### [Instructions for the task]
Exclude all pictures from your copy of the data below, which should otherwise match exactly.

### [Recorded data]
[Start of Attachment]

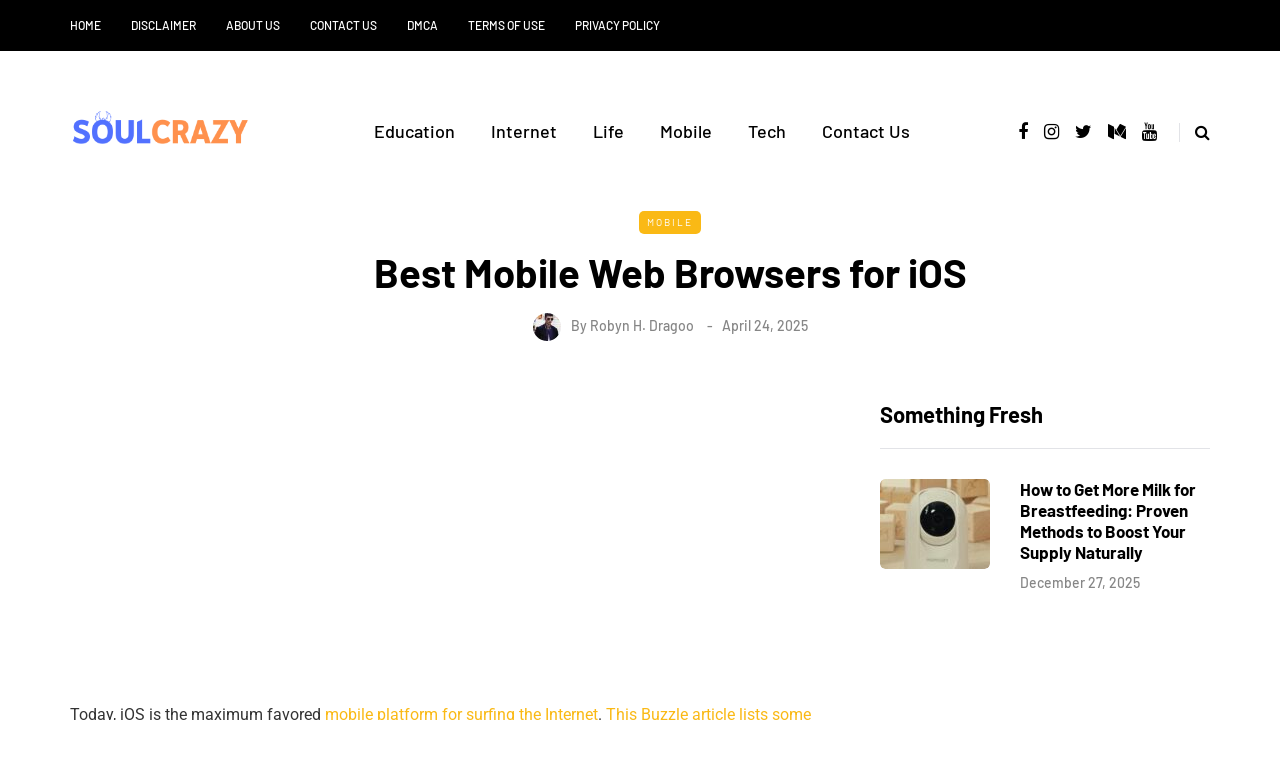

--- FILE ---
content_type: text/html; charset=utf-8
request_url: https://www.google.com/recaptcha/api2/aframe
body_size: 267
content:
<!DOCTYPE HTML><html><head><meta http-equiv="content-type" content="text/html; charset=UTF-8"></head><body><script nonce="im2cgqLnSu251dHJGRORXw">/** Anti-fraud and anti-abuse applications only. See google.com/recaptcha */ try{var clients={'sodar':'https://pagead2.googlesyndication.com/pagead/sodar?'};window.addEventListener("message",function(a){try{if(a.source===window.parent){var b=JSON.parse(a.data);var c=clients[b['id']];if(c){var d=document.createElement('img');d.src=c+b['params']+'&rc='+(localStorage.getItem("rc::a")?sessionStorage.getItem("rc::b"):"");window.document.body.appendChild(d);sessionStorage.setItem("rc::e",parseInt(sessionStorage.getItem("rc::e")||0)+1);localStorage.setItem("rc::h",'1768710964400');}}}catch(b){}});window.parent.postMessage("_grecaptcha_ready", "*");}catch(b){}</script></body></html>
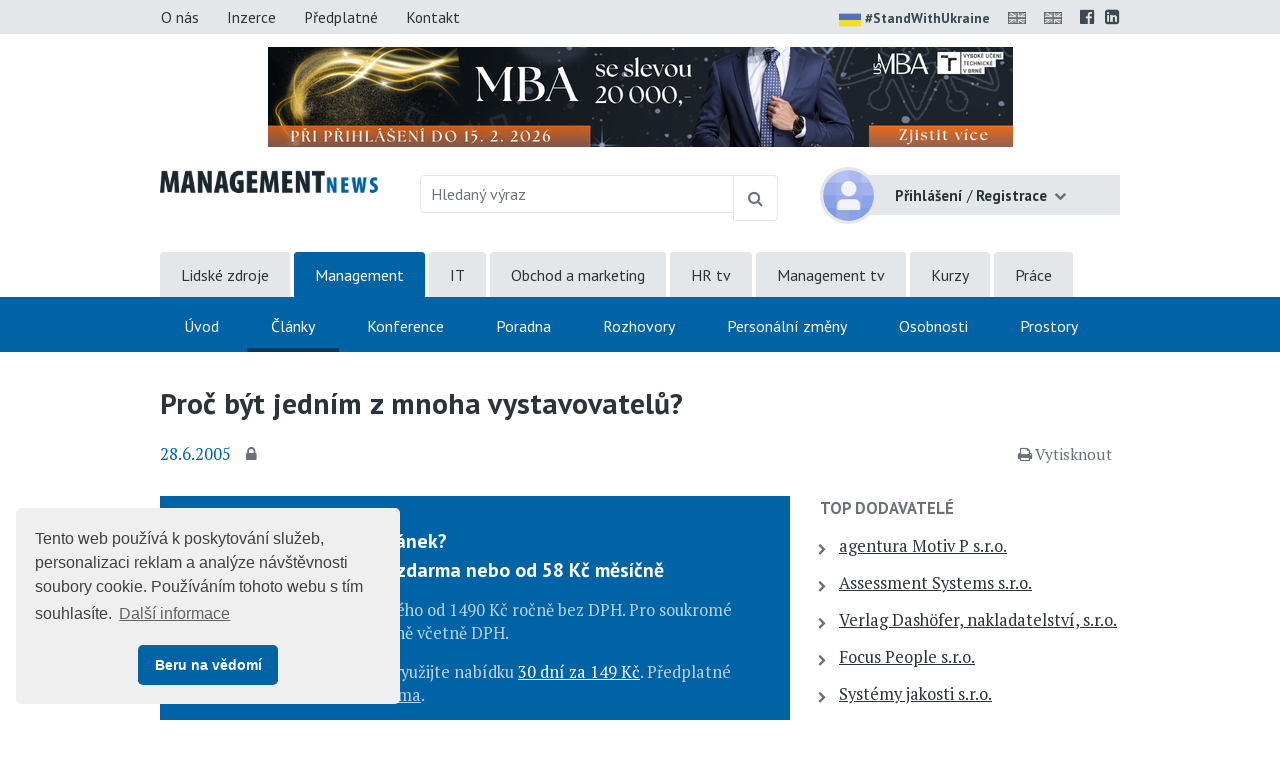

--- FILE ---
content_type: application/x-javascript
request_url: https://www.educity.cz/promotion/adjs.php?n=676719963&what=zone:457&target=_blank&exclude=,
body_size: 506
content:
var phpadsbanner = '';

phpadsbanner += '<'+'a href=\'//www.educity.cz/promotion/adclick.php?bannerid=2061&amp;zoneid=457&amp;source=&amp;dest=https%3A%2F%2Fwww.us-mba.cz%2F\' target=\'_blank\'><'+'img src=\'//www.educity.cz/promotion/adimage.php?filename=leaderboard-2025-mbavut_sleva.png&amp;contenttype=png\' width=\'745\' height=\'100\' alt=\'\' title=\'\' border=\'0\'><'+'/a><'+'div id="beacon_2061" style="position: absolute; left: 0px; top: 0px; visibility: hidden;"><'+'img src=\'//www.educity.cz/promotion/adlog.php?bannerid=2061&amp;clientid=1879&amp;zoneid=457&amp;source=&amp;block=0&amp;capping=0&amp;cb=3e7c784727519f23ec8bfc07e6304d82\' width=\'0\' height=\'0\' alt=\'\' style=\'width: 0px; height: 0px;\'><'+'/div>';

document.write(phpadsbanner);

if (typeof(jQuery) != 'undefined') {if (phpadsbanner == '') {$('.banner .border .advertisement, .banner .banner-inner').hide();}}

[End of Attachment]

### [Answer below]
--- FILE ---
content_type: text/html; charset=utf-8
request_url: https://www.google.com/recaptcha/api2/aframe
body_size: 267
content:
<!DOCTYPE HTML><html><head><meta http-equiv="content-type" content="text/html; charset=UTF-8"></head><body><script nonce="im2cgqLnSu251dHJGRORXw">/** Anti-fraud and anti-abuse applications only. See google.com/recaptcha */ try{var clients={'sodar':'https://pagead2.googlesyndication.com/pagead/sodar?'};window.addEventListener("message",function(a){try{if(a.source===window.parent){var b=JSON.parse(a.data);var c=clients[b['id']];if(c){var d=document.createElement('img');d.src=c+b['params']+'&rc='+(localStorage.getItem("rc::a")?sessionStorage.getItem("rc::b"):"");window.document.body.appendChild(d);sessionStorage.setItem("rc::e",parseInt(sessionStorage.getItem("rc::e")||0)+1);localStorage.setItem("rc::h",'1768710964400');}}}catch(b){}});window.parent.postMessage("_grecaptcha_ready", "*");}catch(b){}</script></body></html>

--- FILE ---
content_type: application/x-javascript
request_url: https://www.educity.cz/promotion/adjs.php?n=676719963&what=zone:457&target=_blank&exclude=,
body_size: 506
content:
var phpadsbanner = '';

phpadsbanner += '<'+'a href=\'//www.educity.cz/promotion/adclick.php?bannerid=2061&amp;zoneid=457&amp;source=&amp;dest=https%3A%2F%2Fwww.us-mba.cz%2F\' target=\'_blank\'><'+'img src=\'//www.educity.cz/promotion/adimage.php?filename=leaderboard-2025-mbavut_sleva.png&amp;contenttype=png\' width=\'745\' height=\'100\' alt=\'\' title=\'\' border=\'0\'><'+'/a><'+'div id="beacon_2061" style="position: absolute; left: 0px; top: 0px; visibility: hidden;"><'+'img src=\'//www.educity.cz/promotion/adlog.php?bannerid=2061&amp;clientid=1879&amp;zoneid=457&amp;source=&amp;block=0&amp;capping=0&amp;cb=3e7c784727519f23ec8bfc07e6304d82\' width=\'0\' height=\'0\' alt=\'\' style=\'width: 0px; height: 0px;\'><'+'/div>';

document.write(phpadsbanner);

if (typeof(jQuery) != 'undefined') {if (phpadsbanner == '') {$('.banner .border .advertisement, .banner .banner-inner').hide();}}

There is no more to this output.